The Montana Republican Party helped finance the effort to qualify the Green Party for Montana’s 2020 elections, paying $100,000 to groups that hired or financed mostly out-of-state signature-gathers, MTN News has learned.
The party confirmed Tuesday that it was behind the effort, but had reported late last month, on documents filed with the Federal Election Commission, that it made an initial $50,000 payment in January to the Texas company that hired signature-gatherers.
Montana Republican Party Executive Director Spenser Merwin told MTN News in a statement that the GOP wanted to “provide more choice for Montanans this November,” and noted that state Democrats have worked to “limit ballot access” to minor political parties.
The Montana Democratic Party on Tuesday called the effort “election fraud” and said Republicans engineered the effort to drain votes from Democrats this November and thus make it easier for their statewide candidates to win.
“The Montana GOP is so scared that (U.S. Sen.) Steve Daines and (gubernatorial candidate) Greg Gianforte can’t win a fair election that they’ve resorted to election fraud,” said Sandi Luckey, executive director of the Democratic Party. “The Montana secretary of state must immediately disqualify this fraudulent effort.”

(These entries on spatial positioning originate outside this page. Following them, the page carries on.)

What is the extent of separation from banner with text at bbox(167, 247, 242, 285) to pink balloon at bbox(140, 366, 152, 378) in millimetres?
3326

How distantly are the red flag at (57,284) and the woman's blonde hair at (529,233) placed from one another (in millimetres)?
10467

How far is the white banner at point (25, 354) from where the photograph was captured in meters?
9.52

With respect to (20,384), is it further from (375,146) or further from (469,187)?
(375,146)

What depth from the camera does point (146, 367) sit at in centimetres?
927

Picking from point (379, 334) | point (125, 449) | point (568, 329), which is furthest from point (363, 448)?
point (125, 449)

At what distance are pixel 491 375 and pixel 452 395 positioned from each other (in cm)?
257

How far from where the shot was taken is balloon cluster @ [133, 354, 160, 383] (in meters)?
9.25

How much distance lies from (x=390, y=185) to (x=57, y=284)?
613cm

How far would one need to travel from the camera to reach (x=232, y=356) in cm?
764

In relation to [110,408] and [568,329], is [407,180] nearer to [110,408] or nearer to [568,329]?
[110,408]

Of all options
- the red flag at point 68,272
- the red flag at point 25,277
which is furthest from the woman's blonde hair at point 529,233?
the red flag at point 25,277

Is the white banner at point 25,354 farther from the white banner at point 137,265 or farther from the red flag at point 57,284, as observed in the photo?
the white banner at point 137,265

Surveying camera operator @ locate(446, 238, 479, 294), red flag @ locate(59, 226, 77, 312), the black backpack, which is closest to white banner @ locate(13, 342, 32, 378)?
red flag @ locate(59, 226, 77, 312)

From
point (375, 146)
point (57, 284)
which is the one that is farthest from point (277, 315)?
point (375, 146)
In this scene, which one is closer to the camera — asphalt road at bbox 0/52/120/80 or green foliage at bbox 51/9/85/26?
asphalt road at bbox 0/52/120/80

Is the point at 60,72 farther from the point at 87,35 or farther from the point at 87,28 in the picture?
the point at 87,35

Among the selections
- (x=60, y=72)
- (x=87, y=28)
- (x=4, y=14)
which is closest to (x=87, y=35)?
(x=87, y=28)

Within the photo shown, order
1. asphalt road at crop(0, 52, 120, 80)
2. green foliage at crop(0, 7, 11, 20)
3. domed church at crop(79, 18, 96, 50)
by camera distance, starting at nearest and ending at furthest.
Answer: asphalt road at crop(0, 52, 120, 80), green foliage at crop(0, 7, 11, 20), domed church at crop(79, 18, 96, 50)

Two years ago, the Montana Democratic Party successfully sued to remove the Green Party from the 2018 ballot, after it had been qualified with the help of out-of-state signature-gatherers.
Merwin said the Republican Party followed state and federal laws, and noted that groups supporting U.S. Sen. Jon Tester in his 2012 re-election surreptitiously spent half-a-million dollars promoting a Libertarian Party candidate in the final days of the campaign.
In that race, the Libertarian candidate won 6.5 percent of the vote and Tester won the election over Republican Denny Rehberg, 48.5 percent to 45 percent.
In Montana, to qualify for the 2020 ballot and have candidates, a “minor party” had to file petitions with the signatures of at least 5,000 registered voters before the March 9 deadline for candidate filing.
Starting in late January, people gathering signatures to qualify the Green Party showed up in five Montana cities – Billings, Bozeman, Helena, Missoula and Butte – and eventually turned in 12,000 signatures.
On March 6, the Friday before the candidate-filing deadline, Secretary of State Corey Stapleton determined that enough signatures had been verified to qualify the Green Party for the ballot. Within hours, Green Party candidates began filing, to run in several statewide offices, including Montana’s high-profile U.S. Senate race.
Yet the Montana Green Party, through its Facebook page, said it had nothing to do with the petition drive and called it a “Republican and conservative effort” to create “false” Green Party candidates, apparently to draw votes away from Democrats.
According to records filed with county election offices, the petition circulators included Chuck Denowh, a Helena political and public-affairs consultant who works with Republican candidates and other clients.
Denowh told MTN News Monday that he’d been involved with the effort, which was financed through the recently formed group Montanans for Conservation. Money from the state Republican Party, eventually funneled through Montanans for Conservation, was paid to a Texas firm that hired the signature-gatherers, he said.
In a document obtained by MTN News, Montanans for Conservation told the state commissioner of political practices Tuesday that the state Republican Party contracted with the Texas company and had made a $100,000 contribution to Montanans for Conservation to cover the cost.
Last week, the Montana Democratic Party filed a complaint with the commissioner against the Texas firm, Advanced Micro Targeting, claiming the firm had violated state law by not filing reports outlining its spending on the Green Party qualification effort.
Commissioner of Political Practices Jeff Mangan told MTN News Tuesday that his office is evaluating that complaint, in light of new information it received this week on financing of the signature-gathering.
Montanans for Conservation said it filed in January as a "minor party qualification committee," but had been misclassifed by Mangan's office as an “independent committee.” Mangan said the group contacted him late Monday to note that it should be listed as a minor party qualification committee, and would be reporting its spending next month.
Denowh said Montanans for Conservation filed initially had been listed as an independent committee because Mangan’s office hadn’t yet updated its filing procedures to reflect a 2019 state law that created the “minor party qualification committee.”
Montanans for Conservation’s first report of its 2020 spending and donors isn’t due at the Office of Political Practices until April 15.
Records filed with county election offices show that about 20 of people worked in Bozeman, Missoula, Helena, Butte and Billings to gather signatures to qualify the Green Party for the ballot.
A few listed Montana addresses, but most were from out of state, including people from Texas, California, Florida, New Jersey, Maryland, Arkansas, Pennsylvania, Wisconsin, North Dakota and Alaska.